▶ _Page text_:

Tuesday, August 16, 2005

Week 5

I think that's right. I already did week 8, 7 and 6. Counting backwards was never my strong point (ok, counting forwards isn't my strong point either).

11-17 July. I'm sure if I skipped a few days, someone will let me know.

So, Monday-Thursday: same as last week, including margaritas.

Friday, 15th: Excursion to Gorki Leninskie. This is the home (the writer's, Gorky) where Lenin lived the last couple years of his life. It's about a half hour drive outside Moscow. Before I describe the excursion, this would be a really good place to say, Russia has the best public transportation in the world. Tokyo may have a better metro than Moscow (but only because it's newer), but every time we went into the countryside, we took either a bus or a train. And it didn't matter how small the town was, they would have public buses. So a giant shout-out to Russia for having something really, really right.

▶ _Data extract_:
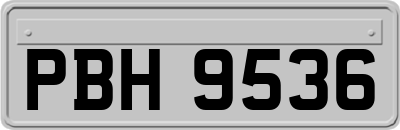 PBH 9536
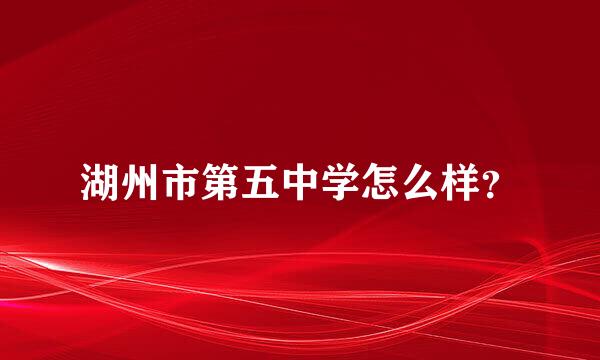 湖州市第五中学怎么样?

▶ _Task instructions_:
1 - How far outside Moscow is Gorki Leninskie, according to the blog post?
2 - From the blog post, copy everything from "So, Monday-Thursday: same" down to "really, really right.".

▶ _Responses for each task_:
1 - About a half hour drive.

2 -
So, Monday-Thursday: same as last week, including margaritas.

Friday, 15th: Excursion to Gorki Leninskie. This is the home (the writer's, Gorky) where Lenin lived the last couple years of his life. It's about a half hour drive outside Moscow. Before I describe the excursion, this would be a really good place to say, Russia has the best public transportation in the world. Tokyo may have a better metro than Moscow (but only because it's newer), but every time we went into the countryside, we took either a bus or a train. And it didn't matter how small the town was, they would have public buses. So a giant shout-out to Russia for having something really, really right.